**** RECORDS FOR THE EXERCISE

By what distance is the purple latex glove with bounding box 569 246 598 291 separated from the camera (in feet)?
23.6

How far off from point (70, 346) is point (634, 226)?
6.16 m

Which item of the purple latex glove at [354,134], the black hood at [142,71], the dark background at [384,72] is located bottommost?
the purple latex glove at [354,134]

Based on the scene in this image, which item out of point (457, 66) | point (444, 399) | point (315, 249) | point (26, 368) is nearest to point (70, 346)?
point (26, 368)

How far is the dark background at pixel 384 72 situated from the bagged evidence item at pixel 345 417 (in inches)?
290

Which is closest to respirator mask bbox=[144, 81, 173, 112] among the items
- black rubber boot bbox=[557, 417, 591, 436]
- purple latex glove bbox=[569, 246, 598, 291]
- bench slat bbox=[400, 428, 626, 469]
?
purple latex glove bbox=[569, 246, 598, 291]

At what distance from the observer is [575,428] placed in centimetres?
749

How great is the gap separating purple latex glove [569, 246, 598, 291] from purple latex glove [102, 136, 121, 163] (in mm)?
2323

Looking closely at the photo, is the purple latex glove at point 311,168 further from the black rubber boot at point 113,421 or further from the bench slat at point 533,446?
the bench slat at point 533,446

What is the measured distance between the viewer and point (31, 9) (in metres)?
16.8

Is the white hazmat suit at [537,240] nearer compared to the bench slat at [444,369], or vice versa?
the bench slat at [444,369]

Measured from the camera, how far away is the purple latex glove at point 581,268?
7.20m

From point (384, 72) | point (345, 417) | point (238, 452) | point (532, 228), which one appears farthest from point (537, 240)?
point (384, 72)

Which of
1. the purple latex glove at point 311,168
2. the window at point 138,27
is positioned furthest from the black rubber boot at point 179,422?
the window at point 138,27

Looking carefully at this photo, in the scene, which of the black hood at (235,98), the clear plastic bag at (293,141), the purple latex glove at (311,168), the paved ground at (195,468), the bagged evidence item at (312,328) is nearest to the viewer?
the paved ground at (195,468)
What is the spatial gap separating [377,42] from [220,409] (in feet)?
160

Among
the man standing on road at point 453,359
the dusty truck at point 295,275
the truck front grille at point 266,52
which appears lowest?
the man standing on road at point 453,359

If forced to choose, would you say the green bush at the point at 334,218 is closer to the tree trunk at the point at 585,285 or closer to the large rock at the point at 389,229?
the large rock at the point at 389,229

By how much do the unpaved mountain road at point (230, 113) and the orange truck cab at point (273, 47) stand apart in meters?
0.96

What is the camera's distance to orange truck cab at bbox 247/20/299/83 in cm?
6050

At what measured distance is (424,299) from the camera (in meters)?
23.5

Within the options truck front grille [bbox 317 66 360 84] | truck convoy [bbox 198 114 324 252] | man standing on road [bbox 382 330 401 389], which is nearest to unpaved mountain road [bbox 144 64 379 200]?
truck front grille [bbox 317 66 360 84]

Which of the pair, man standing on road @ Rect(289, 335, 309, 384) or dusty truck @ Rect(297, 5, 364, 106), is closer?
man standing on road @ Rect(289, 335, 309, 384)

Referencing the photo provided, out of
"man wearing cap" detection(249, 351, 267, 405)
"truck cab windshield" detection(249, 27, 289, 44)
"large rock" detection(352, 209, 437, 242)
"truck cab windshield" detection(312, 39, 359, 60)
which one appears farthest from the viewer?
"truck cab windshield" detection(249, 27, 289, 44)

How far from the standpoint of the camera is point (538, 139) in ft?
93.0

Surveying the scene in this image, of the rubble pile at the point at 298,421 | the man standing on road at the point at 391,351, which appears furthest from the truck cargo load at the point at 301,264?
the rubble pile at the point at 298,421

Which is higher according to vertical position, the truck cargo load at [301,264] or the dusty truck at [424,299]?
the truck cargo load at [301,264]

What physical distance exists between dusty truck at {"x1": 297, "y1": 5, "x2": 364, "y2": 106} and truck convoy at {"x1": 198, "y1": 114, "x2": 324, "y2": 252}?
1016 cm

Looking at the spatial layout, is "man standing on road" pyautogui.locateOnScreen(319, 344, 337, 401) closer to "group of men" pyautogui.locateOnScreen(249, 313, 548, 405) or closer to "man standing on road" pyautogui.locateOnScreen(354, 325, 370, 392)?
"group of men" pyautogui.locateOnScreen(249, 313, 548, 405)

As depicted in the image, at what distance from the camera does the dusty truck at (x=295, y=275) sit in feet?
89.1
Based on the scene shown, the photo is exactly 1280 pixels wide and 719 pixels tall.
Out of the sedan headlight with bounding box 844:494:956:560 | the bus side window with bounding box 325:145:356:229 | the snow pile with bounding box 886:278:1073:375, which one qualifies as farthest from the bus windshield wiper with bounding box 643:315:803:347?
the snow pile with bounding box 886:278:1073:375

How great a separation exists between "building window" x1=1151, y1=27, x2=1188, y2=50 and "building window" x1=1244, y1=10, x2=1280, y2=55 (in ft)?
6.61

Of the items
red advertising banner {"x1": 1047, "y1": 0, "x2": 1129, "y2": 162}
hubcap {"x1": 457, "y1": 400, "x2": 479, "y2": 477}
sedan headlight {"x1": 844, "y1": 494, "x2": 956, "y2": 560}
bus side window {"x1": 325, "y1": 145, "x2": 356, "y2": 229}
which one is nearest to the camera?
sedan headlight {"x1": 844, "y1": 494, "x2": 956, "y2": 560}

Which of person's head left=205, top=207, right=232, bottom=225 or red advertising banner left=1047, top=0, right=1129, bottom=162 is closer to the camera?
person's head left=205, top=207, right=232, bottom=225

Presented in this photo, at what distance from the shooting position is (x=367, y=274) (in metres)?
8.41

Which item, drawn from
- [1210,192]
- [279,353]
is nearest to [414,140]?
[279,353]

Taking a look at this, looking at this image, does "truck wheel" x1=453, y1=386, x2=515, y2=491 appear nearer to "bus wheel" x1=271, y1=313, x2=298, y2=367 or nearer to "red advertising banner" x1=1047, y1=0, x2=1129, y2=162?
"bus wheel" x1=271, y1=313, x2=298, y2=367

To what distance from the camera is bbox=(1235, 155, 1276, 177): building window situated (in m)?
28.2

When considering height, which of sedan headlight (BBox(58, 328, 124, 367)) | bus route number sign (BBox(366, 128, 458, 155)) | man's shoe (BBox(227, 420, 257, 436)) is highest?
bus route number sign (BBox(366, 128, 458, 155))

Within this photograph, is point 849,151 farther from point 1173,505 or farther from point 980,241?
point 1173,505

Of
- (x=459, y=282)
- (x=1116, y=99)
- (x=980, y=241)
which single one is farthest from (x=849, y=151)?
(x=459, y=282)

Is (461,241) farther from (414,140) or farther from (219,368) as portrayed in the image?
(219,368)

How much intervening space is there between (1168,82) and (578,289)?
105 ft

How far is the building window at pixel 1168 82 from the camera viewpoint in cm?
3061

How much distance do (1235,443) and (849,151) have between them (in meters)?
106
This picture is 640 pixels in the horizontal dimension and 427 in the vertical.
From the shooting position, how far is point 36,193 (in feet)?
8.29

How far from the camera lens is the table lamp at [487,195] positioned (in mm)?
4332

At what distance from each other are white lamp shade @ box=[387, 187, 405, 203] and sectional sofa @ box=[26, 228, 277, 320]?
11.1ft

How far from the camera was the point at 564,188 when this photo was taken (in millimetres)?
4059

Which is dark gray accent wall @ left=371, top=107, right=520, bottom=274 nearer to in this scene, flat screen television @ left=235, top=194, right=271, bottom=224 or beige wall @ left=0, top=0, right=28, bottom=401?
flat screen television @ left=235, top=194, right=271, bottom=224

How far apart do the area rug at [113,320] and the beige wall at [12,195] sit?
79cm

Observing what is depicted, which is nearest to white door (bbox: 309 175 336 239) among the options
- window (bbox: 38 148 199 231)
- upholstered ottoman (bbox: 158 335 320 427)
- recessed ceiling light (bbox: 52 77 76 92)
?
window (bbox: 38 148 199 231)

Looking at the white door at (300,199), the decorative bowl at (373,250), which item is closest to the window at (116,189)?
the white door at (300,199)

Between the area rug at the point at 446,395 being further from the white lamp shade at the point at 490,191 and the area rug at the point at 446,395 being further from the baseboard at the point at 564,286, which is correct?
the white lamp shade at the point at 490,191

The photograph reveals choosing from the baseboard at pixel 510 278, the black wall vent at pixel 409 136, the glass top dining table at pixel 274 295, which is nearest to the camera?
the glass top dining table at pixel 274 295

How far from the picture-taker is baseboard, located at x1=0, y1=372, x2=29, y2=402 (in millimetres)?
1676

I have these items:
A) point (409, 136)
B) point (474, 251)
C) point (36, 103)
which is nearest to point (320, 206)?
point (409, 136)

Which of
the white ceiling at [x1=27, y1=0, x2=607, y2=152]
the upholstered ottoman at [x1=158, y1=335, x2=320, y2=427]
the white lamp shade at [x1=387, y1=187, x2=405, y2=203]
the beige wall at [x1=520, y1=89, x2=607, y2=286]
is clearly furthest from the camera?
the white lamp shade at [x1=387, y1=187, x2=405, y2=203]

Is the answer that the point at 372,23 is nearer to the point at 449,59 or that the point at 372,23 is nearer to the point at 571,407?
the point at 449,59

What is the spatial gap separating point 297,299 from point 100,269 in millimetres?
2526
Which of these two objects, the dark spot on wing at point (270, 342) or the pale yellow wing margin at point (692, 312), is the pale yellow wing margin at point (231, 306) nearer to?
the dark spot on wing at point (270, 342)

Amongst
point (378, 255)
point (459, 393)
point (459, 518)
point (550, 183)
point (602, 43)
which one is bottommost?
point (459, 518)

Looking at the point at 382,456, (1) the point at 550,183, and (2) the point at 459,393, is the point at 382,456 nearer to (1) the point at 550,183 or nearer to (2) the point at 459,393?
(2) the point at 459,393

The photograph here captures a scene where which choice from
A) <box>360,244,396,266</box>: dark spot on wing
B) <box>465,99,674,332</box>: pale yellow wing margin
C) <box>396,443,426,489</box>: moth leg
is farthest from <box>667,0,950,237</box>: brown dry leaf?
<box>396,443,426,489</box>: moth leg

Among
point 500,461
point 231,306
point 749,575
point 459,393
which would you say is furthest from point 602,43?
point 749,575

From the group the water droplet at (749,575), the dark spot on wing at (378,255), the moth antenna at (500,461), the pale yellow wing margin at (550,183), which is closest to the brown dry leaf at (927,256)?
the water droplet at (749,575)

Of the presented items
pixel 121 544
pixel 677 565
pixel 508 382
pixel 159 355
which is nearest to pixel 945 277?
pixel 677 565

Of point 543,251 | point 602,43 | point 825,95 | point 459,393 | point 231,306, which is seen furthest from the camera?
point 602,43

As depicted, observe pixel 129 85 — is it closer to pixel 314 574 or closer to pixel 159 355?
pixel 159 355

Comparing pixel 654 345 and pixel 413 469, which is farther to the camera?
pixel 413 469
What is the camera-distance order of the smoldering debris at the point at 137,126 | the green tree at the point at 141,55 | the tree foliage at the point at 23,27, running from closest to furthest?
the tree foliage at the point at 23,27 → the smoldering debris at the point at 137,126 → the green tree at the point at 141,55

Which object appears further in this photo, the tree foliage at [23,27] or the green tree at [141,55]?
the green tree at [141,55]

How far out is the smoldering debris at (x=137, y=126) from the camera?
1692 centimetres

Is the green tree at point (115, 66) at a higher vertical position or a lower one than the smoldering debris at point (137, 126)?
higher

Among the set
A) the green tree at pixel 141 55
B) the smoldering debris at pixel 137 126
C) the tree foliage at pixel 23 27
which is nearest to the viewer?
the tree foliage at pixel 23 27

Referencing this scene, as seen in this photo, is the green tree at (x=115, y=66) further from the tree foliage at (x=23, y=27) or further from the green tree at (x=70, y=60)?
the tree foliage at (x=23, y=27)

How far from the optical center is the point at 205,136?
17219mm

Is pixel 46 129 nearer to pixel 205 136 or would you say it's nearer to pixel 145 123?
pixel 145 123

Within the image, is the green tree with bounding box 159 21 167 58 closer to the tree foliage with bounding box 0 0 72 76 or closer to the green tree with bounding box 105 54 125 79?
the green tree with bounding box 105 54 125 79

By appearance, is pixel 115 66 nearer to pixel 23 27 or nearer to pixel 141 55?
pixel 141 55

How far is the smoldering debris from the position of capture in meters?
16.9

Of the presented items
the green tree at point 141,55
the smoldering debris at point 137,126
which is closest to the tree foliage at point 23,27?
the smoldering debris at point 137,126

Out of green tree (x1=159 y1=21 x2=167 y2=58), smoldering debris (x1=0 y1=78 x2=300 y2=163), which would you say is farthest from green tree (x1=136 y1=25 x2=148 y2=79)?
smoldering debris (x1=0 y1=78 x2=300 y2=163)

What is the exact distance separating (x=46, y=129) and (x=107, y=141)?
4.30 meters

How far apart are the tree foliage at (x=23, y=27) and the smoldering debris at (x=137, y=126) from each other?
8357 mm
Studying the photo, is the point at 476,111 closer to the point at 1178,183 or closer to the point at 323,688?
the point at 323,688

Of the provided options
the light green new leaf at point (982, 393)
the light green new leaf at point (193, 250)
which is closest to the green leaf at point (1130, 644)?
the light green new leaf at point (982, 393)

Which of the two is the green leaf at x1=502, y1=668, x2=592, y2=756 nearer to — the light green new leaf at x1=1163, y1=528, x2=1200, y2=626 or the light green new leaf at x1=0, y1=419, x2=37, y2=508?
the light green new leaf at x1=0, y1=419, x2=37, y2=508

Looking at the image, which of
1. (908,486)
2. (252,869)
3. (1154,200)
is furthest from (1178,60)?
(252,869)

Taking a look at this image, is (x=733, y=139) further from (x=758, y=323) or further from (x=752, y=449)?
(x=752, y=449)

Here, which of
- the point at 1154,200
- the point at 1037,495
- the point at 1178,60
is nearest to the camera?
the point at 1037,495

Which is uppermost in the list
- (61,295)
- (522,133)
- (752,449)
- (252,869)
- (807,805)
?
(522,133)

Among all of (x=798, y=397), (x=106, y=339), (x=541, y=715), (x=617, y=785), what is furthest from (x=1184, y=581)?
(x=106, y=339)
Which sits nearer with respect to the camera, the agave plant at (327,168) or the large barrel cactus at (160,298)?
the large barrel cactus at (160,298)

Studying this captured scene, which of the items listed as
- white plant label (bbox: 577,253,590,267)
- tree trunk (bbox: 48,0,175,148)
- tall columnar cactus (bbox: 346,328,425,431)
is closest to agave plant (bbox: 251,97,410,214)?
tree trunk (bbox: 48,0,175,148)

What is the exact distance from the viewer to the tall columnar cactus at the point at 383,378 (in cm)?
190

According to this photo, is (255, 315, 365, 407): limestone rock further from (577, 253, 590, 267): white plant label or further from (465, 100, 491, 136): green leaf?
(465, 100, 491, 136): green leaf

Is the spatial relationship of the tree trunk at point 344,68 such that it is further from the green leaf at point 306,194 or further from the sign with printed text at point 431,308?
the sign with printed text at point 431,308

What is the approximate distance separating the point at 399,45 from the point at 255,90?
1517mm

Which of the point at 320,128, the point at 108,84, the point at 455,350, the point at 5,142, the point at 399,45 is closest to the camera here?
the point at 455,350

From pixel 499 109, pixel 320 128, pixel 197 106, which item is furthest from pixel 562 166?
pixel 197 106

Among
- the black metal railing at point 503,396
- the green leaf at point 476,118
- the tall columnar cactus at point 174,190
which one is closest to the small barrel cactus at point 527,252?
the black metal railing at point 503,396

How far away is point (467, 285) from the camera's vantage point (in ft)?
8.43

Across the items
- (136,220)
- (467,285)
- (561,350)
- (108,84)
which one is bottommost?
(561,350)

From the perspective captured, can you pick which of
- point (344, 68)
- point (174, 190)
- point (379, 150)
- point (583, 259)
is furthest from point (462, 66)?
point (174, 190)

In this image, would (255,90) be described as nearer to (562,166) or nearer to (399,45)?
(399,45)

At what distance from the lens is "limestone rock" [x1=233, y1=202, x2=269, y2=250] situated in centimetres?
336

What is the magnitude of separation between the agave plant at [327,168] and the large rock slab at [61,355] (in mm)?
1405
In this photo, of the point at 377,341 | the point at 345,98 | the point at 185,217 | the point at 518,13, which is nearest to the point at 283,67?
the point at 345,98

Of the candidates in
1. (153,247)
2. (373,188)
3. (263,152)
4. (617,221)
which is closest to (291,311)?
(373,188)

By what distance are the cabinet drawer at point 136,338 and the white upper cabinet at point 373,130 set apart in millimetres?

********

Copy the records above word for word, from the line containing "Of point 543,251" down to the line containing "1692 centimetres", with both of those lines included.

### [ANSWER TO THIS PROBLEM]
Of point 543,251 | point 602,43 | point 825,95 | point 459,393 | point 231,306, which is seen furthest from the camera?
point 602,43

As depicted, observe pixel 129 85 — is it closer to pixel 314 574 or closer to pixel 159 355?
pixel 159 355

Comparing pixel 654 345 and pixel 413 469, which is farther to the camera?
pixel 413 469
What is the camera-distance order of the smoldering debris at the point at 137,126 | the green tree at the point at 141,55 | the tree foliage at the point at 23,27, running from closest to furthest?
the tree foliage at the point at 23,27 → the smoldering debris at the point at 137,126 → the green tree at the point at 141,55

Which object appears further in this photo, the tree foliage at [23,27] or the green tree at [141,55]?
the green tree at [141,55]

How far out is the smoldering debris at (x=137, y=126) from the camera?
1692 centimetres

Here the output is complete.